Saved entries
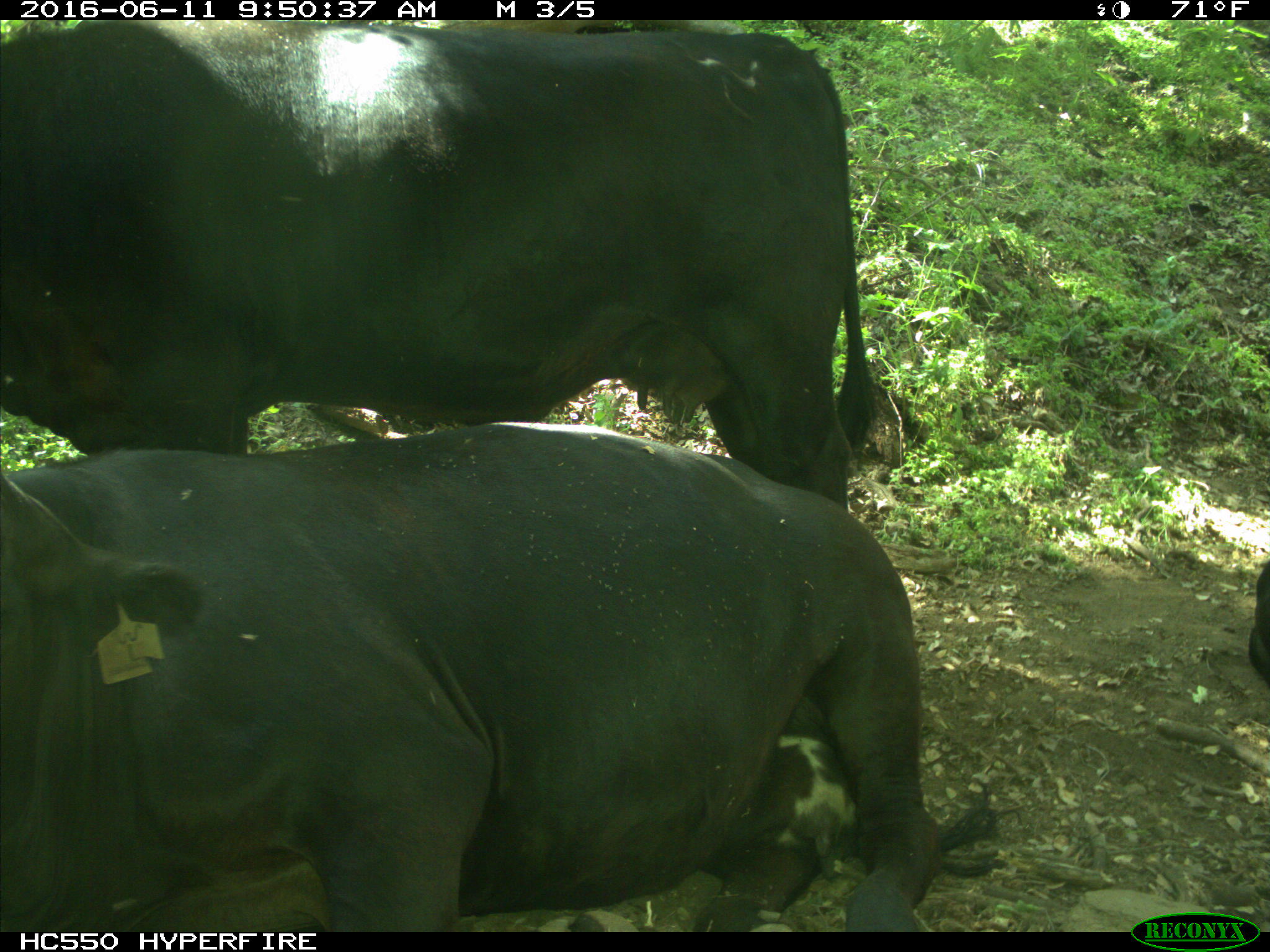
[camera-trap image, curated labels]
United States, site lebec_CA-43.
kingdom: Animalia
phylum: Chordata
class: Mammalia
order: Artiodactyla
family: Bovidae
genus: Bos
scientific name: Bos taurus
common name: domestic cow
Bos taurus (domestic cow).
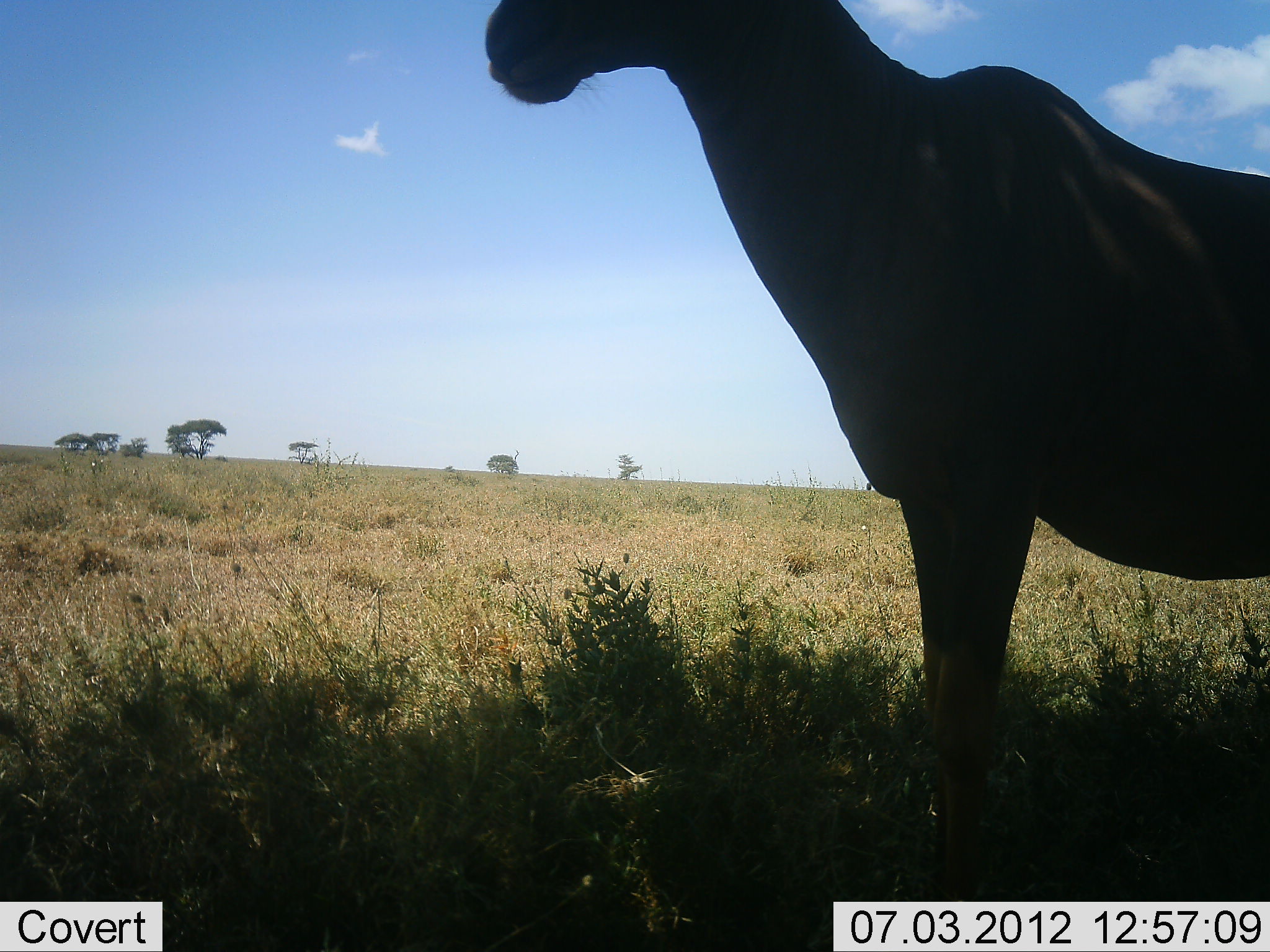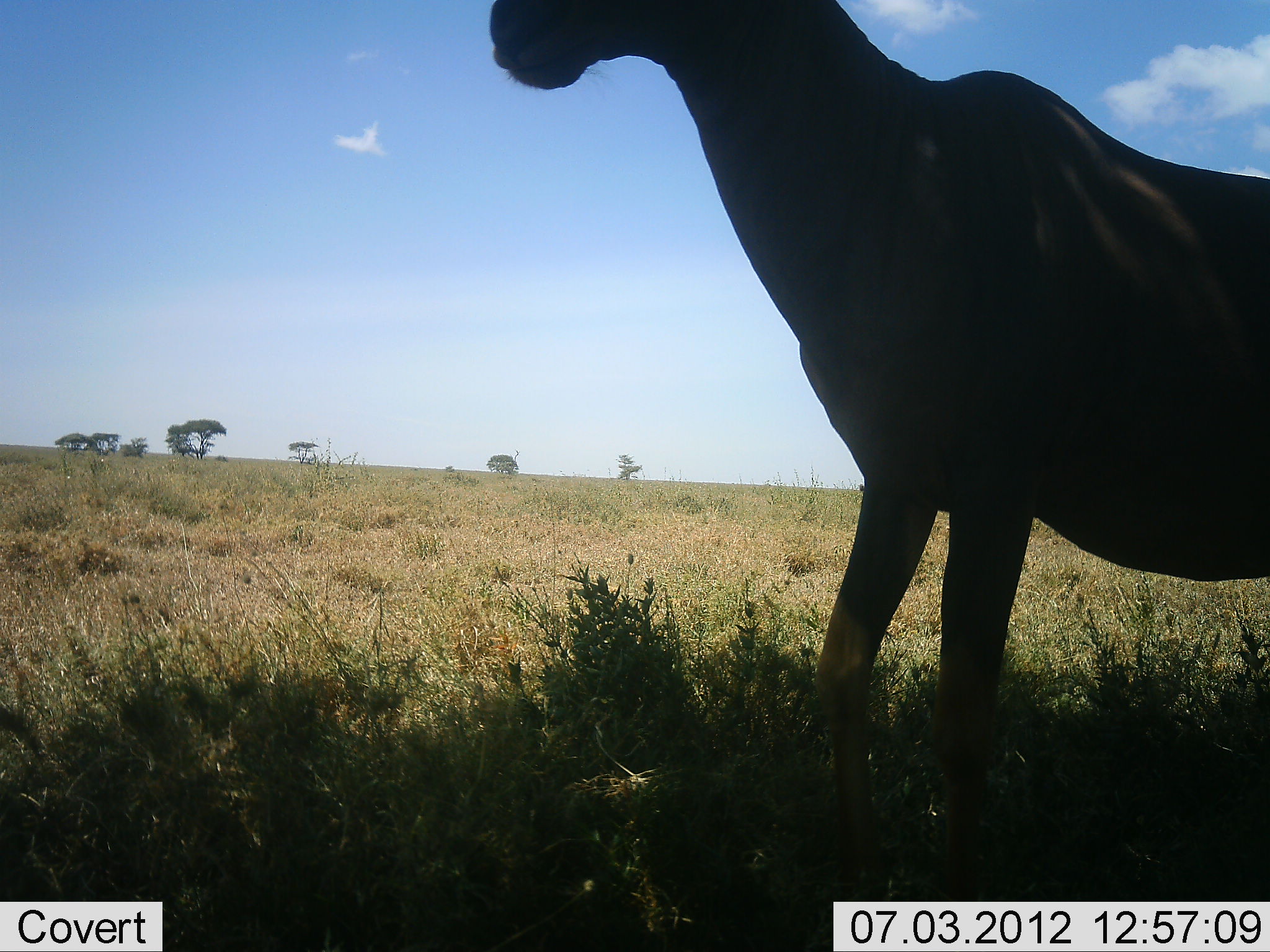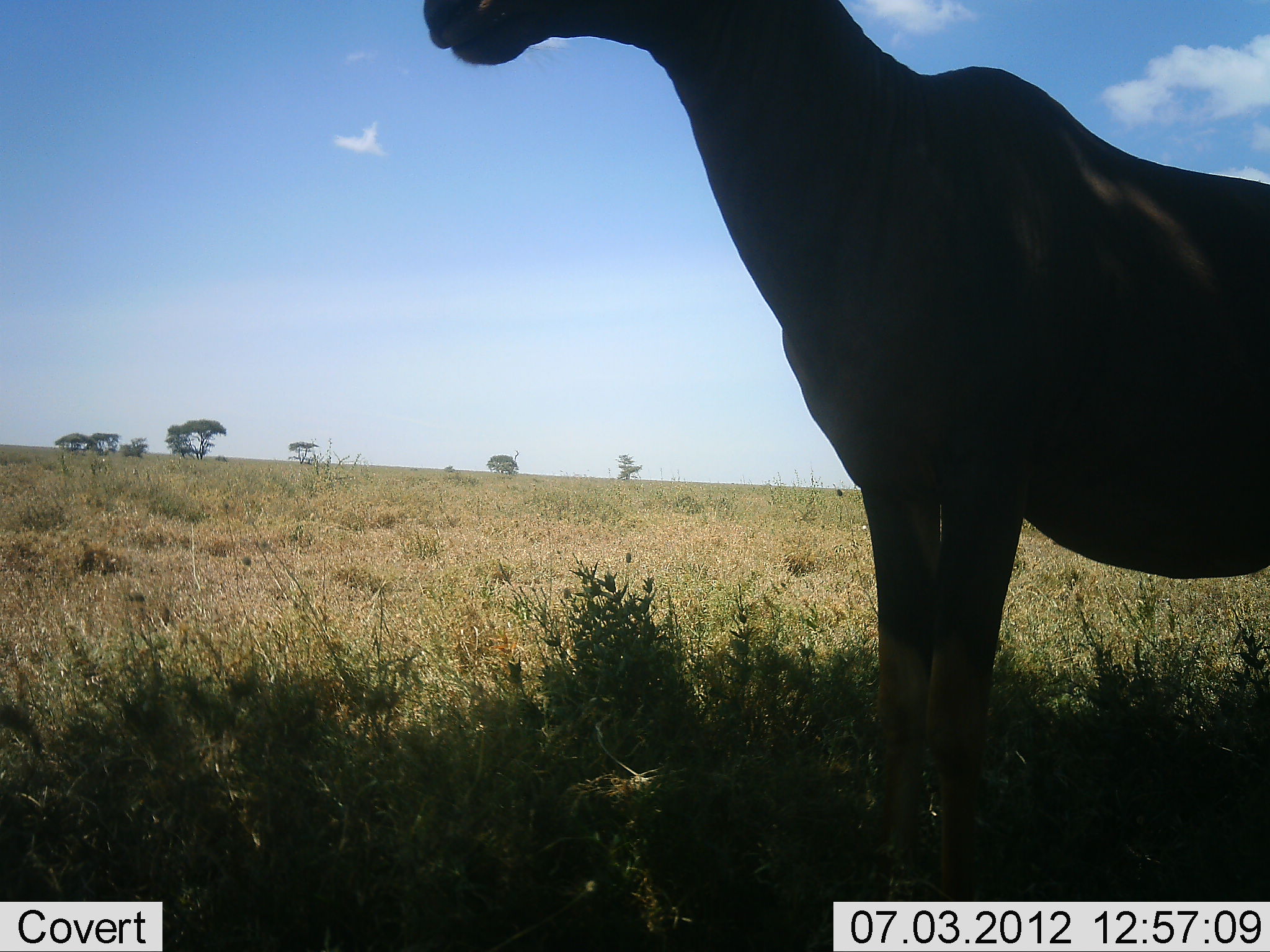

- **Activity**:
Go to the line that contains "class: Mammalia" and copy it and every line after it through the end of the entries, exactly, without the pictures.

- **Finished exercise**:
class: Mammalia
order: Artiodactyla
family: Bovidae
genus: Bos
scientific name: Bos taurus
common name: domestic cow
Bos taurus (domestic cow).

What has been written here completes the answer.